I had a chance to get some very precise measurements on a couple of Stock TBI Fuel Pressure Regulator Springs. The spring force was measured at 15mm compressed height, which is about the maximum compressed height a stock TBI pressure regulator will allow. I don't have a clue, or even a wild guess as to what kind of fuel pressure the stock springs are capable of providing when compressed to 15 mm! The conclusion I get: more Newtons = more fuel PSI.

dave w

Multiply Newtons by .2248 and divide it by the area of the regulator piston in square inches and you'll arrive at the PSI reading those springs can achieve.

Multiply Newtons by .2248 and divide it by the area of the regulator piston in square inches and you'll arrive at the PSI reading those springs can achieve.

That's excellent information!:thumbsup:

My thinking was to second source TBI fuel pressure regulator springs:
http://www.leespring.com/compression_spec.asp?springType=C&forWhat=Search

Here are more TBI fuel pressure regulator springs I measured today:

30 PSI (454 Late) = 217.1 Newton @ 15mm compressed height
22 PSI (Ebay Parts supplier) = 114.3 Newton @ 15mm compressed height
15 PSI (Ebay Parts supplier) = 87.63 Newton @ 15mm compressed height

Nice! :thumbsup:

Multiply Newtons by .2248 and divide it by the area of the regulator piston in square inches and you'll arrive at the PSI reading those springs can achieve.

Here's what I measured for the piston diameter (6.26mm +/- 0.03mm)? I'll need to do some math / conversion for area / square inches.



dave w

Calculated pressure provided at that much force produces values in the 300 to 500 psi range. The math is right, and I agree with the piston diameter measurement. The spring compression stock must not be anywhere near that. It should be possible to work out the stock spring compressed length in a non-adjustable regulator very easily. Measure the free standing length of a known spring, say the 30 psi spring, and enter it into the spreadsheet free length. I'll use the result in another spreadsheet I've made for a handy TBI spring helper.

I have input the 454 30 PSI free height into the attached spreadsheet. I added a few addtional measurements. I've been wondering, if maybe the spring O.D. is the pistion diameter?

dave w

The piston is not completely simple. I treated it as if it's a single diameter, which it is when considering pressure applied by the fuel pump. But because some fuel is trapped above the diaphragm even when the pump is off there is a slight amount of force due to gravity acting on a much larger area. I don't expect it to be significant though.

I haven't looked at a regulator in years and I couldn't easily find one in the barn to look at. I think I've got inlet and outlet swapped in my head. If the inlet is the small hole at 3:00 in the previous photo, then the diameter of the disk in the diaphragm is the major piston diameter. Do you have a diaphragm available still to check that measurement?

(Edit: I did have inlet and outlet swapped).

The piston is not completely simple. I treated it as if it's a single diameter, which it is when considering pressure applied by the fuel pump. But because some fuel is trapped above the diaphragm even when the pump is off there is a slight amount of force due to gravity acting on a much larger area. I don't expect it to be significant though.

I haven't looked at a regulator in years and I couldn't easily find one in the barn to look at. I think I've got inlet and outlet swapped in my head. If the inlet is the small hole at 3:00 in the previous photo, then the diameter of the disk in the diaphragm is the major piston diameter. Do you have a diaphragm available still to check that measurement?

Source material -
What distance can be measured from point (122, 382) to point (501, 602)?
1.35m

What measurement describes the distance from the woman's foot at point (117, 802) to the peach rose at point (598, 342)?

Instructions -
• A. Translate this sentence from the thread on TBI fuel pressure regulator springs into Spanish: "The spring force was measured at 15mm compressed height, which is about the maximum compressed height a stock TBI pressure regulator will allow."
• B. From the thread on TBI fuel pressure regulator springs, extract word for word the part that opens with the words containing "30 PSI (454" and closes with "area / square inches.".

The results -
• A. La fuerza del resorte se midió a una altura comprimida de 15 mm, que es aproximadamente la altura comprimida máxima que permite un regulador de presión TBI de serie.

• B.
30 PSI (454 Late) = 217.1 Newton @ 15mm compressed height
22 PSI (Ebay Parts supplier) = 114.3 Newton @ 15mm compressed height
15 PSI (Ebay Parts supplier) = 87.63 Newton @ 15mm compressed height

Nice! :thumbsup:

Multiply Newtons by .2248 and divide it by the area of the regulator piston in square inches and you'll arrive at the PSI reading those springs can achieve.

Here's what I measured for the piston diameter (6.26mm +/- 0.03mm)? I'll need to do some math / conversion for area / square inches.